Working data:
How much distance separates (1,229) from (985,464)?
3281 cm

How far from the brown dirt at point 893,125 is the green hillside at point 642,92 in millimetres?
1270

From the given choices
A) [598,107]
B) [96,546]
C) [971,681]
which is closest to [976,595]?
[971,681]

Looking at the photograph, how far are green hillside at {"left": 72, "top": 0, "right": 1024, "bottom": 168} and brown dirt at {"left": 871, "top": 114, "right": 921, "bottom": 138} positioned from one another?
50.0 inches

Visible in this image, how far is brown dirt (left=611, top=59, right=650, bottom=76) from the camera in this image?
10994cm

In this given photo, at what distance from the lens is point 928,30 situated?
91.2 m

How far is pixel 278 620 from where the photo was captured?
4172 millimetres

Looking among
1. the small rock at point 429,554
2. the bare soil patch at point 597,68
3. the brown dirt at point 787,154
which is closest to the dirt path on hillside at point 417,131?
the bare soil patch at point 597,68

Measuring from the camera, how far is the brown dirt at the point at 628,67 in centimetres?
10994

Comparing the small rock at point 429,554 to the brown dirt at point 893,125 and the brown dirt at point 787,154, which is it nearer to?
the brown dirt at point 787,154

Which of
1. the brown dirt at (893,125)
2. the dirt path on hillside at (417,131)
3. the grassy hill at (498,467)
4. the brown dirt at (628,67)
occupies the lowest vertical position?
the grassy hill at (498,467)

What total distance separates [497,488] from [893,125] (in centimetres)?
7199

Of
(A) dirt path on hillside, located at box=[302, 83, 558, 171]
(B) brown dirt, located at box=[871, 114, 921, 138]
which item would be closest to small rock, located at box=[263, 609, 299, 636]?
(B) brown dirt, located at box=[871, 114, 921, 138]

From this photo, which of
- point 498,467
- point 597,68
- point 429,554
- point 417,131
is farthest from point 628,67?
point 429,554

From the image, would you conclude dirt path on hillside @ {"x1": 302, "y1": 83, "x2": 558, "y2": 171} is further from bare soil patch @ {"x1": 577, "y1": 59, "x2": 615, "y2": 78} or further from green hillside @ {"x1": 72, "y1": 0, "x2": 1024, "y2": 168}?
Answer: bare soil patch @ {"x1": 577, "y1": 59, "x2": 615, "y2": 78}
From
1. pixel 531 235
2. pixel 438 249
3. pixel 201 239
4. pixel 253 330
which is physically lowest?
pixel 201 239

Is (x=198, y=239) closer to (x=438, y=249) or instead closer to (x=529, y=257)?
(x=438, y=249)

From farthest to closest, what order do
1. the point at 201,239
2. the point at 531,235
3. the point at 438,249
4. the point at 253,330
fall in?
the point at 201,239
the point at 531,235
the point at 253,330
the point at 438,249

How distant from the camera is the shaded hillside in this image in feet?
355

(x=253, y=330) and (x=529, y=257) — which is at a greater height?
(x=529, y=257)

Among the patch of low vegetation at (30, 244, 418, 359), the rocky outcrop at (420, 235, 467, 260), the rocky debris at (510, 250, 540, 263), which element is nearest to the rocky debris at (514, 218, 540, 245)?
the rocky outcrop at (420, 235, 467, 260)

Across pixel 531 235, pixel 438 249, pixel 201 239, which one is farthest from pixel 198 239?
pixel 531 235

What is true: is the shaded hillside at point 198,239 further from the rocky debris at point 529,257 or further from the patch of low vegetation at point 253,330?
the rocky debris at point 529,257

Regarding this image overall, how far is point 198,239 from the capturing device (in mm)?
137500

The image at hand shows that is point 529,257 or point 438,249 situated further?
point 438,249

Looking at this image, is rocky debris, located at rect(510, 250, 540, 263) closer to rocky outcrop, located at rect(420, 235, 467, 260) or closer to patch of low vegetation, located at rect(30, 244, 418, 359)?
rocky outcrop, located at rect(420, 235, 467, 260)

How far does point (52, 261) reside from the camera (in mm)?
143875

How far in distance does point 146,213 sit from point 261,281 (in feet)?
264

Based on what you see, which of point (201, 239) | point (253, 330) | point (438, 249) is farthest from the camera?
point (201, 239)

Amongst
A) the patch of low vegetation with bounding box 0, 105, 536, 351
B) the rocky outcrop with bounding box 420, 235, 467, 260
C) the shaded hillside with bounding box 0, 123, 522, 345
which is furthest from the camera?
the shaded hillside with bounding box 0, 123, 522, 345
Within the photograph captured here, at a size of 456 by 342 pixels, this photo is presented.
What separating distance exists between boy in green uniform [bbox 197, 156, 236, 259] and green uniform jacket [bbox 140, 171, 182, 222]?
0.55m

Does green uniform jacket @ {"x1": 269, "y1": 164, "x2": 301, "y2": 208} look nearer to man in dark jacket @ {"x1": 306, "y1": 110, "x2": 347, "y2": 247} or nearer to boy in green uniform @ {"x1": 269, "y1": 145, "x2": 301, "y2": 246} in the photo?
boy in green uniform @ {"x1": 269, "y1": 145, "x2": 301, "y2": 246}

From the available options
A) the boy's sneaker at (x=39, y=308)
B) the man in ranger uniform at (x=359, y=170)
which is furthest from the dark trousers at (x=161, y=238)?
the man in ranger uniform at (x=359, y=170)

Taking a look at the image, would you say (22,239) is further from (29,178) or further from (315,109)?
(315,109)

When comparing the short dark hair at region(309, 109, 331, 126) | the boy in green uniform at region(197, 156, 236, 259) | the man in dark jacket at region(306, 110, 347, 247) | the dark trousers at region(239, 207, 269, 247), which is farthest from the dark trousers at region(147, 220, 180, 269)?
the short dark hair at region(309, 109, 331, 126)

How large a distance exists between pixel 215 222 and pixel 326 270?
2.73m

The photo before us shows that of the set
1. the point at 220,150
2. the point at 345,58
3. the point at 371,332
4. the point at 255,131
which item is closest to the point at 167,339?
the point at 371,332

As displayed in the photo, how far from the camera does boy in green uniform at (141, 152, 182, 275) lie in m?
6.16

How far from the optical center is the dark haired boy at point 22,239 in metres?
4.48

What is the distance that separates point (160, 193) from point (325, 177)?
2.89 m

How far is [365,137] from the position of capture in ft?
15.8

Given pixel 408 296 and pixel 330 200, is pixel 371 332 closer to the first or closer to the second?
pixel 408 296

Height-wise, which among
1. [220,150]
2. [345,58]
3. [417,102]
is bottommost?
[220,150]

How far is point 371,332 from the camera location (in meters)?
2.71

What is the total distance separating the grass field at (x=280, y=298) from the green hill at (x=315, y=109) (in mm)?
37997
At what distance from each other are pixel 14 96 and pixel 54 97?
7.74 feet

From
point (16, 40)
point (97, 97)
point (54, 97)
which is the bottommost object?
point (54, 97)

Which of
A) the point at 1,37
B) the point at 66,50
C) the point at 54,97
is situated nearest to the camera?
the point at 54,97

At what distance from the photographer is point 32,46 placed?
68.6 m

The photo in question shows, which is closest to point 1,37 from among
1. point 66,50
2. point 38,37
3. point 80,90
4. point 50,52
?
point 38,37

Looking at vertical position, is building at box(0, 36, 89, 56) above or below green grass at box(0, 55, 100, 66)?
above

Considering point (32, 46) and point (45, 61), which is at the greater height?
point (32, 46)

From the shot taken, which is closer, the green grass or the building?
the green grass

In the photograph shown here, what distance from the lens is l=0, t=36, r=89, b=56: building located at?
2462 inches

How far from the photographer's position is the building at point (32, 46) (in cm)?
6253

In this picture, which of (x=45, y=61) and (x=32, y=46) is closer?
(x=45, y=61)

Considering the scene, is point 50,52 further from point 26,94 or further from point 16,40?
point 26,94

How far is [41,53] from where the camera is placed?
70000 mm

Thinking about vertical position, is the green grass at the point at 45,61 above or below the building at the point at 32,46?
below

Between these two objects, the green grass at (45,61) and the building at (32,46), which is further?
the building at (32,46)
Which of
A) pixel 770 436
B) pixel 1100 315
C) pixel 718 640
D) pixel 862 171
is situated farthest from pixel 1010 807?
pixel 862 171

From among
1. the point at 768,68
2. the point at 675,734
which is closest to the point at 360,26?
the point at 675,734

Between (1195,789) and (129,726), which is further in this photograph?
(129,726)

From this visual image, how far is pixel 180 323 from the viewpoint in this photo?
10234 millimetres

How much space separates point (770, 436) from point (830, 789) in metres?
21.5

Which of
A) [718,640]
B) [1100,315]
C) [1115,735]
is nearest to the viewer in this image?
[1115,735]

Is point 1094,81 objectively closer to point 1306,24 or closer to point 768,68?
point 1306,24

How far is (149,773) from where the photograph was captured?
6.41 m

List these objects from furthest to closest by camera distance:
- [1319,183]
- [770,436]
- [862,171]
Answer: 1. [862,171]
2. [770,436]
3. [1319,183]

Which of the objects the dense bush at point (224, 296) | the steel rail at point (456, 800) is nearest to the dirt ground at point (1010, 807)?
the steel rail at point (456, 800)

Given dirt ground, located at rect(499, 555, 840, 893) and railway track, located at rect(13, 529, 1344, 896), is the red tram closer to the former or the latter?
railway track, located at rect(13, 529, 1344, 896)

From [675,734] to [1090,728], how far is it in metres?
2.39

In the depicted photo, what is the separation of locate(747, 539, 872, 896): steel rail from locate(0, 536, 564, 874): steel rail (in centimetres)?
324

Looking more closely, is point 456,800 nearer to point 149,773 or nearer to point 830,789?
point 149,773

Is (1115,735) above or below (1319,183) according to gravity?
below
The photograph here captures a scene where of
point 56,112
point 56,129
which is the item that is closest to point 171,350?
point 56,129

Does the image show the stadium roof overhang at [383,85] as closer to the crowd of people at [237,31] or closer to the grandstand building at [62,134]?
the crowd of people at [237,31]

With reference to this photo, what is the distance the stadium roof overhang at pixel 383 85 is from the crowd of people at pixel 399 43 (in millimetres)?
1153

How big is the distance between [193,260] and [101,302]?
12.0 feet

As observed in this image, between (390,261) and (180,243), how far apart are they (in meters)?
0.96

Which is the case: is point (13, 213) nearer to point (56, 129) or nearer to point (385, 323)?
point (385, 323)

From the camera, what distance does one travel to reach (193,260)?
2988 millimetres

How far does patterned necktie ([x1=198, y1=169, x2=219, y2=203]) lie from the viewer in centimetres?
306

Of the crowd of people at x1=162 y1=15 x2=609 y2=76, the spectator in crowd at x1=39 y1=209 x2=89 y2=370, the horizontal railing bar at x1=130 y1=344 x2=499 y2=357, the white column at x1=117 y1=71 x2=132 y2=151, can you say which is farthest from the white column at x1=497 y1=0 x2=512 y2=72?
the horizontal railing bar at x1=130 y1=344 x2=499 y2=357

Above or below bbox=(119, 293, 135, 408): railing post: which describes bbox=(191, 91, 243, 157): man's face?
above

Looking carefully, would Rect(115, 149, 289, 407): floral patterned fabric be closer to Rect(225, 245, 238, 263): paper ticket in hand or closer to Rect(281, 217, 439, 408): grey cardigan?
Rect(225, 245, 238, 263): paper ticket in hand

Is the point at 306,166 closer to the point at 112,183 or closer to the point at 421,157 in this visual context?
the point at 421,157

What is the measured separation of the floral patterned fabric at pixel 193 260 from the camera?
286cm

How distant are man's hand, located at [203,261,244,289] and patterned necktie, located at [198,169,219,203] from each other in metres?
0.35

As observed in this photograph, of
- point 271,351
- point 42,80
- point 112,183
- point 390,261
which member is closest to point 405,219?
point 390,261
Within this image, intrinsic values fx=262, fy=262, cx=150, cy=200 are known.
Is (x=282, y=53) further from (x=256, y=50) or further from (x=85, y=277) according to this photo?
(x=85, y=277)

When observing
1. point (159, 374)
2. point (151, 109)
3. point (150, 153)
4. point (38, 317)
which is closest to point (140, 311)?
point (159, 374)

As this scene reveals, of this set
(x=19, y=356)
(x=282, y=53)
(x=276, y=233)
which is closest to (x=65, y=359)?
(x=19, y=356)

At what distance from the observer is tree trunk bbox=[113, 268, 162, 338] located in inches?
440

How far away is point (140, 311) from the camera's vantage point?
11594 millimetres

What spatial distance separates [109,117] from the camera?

What is being asked: Copy out everything in the data from the line containing "At what distance from the observer" down to the end, keeping both ends.

The solution:
At what distance from the observer is tree trunk bbox=[113, 268, 162, 338] located in inches?
440

How far away is point (140, 311) from the camera's vantage point?
11594 millimetres

What spatial distance separates [109,117] from the camera?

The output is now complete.